Oğuz'un şaşırmış, bocalamıştı. Demek ki "hakikaten çok çekmiş insanlar onlardan" diye düşünüyordu. Hakan bir bardak su içti. Hakan ile Muharrem Hoca konuşmaya devam ettiler, Oğuz'da can kulağıyla dinliyordu.

"Hocam bunların ki öyle beş on yıllık hesaplar değil bunlar Türk milletine ezelden düşman, onu biliyoruz ama Ukrayna'da yaptıkları suni kıtlık sebebiyle milyonlarca insanı öldürdüler, 1921-1922'de büyük kıtlıkta yine milyonlarca insanı ölüme terk ettiler, Sibirya'nın buzlu steplerinde çalışma kamplarında binlerce insan öldürdüler. Öldürmedikleri de zaten yaşayan ölüler olarak hayatlarını sürdürüyorlarmış. Şimdiler de yeni yeni arşivlerini açmaya başladılar da öylelikle halk bunların ne mal olduğunu öğrenmeye başladı. Buhara'dan istiklal harbi için gönderilen altınları bile kendi babasının malını veriyormuş gösterip göz boyamaya çalıştılar.
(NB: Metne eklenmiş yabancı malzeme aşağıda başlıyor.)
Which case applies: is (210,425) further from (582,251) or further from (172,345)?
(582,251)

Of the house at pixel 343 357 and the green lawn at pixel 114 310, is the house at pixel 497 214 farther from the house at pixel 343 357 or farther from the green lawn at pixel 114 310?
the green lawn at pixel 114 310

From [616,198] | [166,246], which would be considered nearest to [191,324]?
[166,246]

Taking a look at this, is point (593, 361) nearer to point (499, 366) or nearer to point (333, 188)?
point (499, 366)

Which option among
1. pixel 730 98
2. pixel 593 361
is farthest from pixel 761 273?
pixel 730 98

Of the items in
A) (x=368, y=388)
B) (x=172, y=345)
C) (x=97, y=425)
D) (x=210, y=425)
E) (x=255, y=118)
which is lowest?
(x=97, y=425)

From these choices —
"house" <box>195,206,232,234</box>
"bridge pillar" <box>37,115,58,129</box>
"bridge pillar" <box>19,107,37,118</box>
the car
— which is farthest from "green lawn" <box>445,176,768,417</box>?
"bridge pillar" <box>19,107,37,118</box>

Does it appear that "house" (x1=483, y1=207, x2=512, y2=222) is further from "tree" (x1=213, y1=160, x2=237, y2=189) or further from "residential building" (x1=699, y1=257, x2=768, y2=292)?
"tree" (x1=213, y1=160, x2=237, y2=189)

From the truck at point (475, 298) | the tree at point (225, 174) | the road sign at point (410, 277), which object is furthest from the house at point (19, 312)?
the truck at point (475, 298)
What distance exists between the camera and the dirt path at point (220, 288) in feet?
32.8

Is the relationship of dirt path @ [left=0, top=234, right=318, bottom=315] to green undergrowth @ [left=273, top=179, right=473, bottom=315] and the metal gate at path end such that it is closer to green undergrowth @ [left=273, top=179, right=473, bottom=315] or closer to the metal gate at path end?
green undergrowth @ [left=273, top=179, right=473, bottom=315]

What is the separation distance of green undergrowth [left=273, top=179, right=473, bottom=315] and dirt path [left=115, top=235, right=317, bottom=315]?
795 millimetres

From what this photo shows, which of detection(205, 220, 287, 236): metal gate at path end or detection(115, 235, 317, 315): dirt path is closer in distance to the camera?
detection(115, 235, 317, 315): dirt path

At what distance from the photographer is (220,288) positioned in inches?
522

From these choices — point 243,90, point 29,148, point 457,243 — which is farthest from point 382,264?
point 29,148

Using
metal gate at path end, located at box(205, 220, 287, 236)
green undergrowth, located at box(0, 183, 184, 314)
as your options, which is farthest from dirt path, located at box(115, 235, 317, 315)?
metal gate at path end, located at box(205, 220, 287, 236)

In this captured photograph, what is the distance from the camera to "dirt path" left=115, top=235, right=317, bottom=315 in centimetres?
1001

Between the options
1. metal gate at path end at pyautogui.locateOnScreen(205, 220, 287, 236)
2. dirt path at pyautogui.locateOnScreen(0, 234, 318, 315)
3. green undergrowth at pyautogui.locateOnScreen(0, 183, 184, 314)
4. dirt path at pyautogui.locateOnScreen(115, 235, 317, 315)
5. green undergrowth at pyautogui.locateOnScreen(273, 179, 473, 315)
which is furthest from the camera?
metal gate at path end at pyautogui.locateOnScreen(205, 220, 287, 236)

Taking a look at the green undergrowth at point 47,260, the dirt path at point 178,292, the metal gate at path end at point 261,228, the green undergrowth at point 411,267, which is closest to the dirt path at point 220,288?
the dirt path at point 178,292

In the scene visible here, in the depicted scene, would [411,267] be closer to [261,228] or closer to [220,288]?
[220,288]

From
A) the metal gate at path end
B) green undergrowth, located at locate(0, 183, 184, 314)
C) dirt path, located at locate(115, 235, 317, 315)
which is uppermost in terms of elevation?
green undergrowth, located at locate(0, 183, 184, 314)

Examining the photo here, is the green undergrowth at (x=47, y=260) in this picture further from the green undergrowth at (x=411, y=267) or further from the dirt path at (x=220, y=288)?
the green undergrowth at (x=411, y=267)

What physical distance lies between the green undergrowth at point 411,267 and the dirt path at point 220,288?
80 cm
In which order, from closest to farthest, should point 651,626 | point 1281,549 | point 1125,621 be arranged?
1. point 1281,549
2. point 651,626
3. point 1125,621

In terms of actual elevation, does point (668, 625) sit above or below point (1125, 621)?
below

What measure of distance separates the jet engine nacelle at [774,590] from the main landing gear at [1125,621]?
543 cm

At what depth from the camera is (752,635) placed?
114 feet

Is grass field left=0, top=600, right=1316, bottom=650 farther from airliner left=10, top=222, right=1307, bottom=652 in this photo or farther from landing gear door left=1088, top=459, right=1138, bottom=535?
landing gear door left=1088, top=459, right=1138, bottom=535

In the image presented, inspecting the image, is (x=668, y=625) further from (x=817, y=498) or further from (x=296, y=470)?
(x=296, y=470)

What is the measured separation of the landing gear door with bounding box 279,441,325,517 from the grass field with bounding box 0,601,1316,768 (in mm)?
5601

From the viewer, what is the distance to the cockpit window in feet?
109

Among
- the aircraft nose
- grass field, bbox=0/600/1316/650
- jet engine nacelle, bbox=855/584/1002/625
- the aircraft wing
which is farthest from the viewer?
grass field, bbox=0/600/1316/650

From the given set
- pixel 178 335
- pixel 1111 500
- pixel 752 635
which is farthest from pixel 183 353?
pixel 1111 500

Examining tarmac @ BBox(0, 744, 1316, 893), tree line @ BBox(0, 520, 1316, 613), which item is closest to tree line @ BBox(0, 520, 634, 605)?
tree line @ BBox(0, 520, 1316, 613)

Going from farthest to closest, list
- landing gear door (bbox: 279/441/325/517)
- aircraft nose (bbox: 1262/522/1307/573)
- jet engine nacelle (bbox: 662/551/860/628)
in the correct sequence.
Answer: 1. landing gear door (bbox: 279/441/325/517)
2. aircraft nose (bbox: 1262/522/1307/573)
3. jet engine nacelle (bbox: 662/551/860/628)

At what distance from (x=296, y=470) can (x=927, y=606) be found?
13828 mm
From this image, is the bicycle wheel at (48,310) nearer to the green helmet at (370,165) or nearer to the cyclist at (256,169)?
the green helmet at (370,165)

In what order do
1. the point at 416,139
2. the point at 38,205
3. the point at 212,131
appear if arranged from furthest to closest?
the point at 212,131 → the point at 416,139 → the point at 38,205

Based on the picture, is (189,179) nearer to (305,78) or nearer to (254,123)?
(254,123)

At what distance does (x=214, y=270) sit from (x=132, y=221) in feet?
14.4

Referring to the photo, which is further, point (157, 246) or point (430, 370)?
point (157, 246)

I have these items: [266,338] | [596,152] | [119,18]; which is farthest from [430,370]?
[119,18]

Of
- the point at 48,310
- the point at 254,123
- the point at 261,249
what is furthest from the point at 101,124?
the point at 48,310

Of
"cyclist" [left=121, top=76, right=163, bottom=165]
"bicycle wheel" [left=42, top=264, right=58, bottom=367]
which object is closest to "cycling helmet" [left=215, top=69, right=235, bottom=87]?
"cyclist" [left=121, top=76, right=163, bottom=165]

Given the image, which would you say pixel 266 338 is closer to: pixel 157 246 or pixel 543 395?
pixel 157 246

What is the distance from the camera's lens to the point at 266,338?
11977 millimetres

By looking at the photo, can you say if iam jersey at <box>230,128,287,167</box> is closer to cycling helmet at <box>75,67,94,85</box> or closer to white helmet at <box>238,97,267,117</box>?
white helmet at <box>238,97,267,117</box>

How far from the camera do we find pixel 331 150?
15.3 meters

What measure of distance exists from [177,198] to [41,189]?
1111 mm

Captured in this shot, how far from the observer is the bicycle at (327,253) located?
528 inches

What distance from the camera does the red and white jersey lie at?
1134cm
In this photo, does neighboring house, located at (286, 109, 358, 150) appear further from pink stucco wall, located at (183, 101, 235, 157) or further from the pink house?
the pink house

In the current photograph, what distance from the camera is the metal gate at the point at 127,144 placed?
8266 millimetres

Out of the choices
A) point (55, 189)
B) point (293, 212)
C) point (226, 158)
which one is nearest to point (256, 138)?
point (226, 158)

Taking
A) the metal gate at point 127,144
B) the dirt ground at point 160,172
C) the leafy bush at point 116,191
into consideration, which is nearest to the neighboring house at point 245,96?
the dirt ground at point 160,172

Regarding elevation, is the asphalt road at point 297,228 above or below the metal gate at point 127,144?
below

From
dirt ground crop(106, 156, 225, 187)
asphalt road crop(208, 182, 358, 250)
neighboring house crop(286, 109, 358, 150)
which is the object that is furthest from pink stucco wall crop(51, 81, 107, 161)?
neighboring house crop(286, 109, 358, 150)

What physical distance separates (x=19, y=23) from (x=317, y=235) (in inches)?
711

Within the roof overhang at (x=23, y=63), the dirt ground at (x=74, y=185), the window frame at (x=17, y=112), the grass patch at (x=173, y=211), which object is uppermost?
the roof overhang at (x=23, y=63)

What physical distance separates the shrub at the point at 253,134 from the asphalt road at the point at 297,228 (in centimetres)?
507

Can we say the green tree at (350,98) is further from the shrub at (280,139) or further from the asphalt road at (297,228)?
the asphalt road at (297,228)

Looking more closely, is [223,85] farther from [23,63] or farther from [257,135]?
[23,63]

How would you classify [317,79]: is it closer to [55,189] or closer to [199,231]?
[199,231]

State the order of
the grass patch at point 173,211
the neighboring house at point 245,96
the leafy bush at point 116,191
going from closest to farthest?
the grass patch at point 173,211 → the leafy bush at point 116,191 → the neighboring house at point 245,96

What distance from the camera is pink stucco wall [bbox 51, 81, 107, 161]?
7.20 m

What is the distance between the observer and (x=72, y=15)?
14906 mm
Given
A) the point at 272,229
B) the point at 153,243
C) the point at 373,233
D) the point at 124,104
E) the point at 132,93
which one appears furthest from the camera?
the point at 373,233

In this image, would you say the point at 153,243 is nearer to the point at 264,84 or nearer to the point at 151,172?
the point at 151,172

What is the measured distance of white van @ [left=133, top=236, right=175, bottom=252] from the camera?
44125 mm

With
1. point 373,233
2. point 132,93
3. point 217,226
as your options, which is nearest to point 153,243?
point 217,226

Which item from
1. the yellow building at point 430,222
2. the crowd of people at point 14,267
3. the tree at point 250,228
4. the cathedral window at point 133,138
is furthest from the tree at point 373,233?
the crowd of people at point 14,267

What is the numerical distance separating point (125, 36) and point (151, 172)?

O altınların hepsi Buhara Emirliği'nden Lenin denen ite verildi o da bunun vergisini kesip Türkiye'ye silah ve para olarak gönderdi. Ama tabi sözde vergi, herif gönderdiğinden fazlasını kesmiş. Türkiye'de de bazı moskof uşakları hala bunu ballandıra ballandıra anlatırlar. Yok Lenin yardım etmiş Stalin aslında öyle düşünmemiş falan filan hepsi boş teneke gürültüsü."

Muharrem Hoca masanın üzerindeki dolmuş kül tablasını çöp kutusuna boşalttı yerine oturdu bir sigara yaktı. Sigarasının ucuna, ateşte yanan insanları görüyormuşçasına bakıyordu.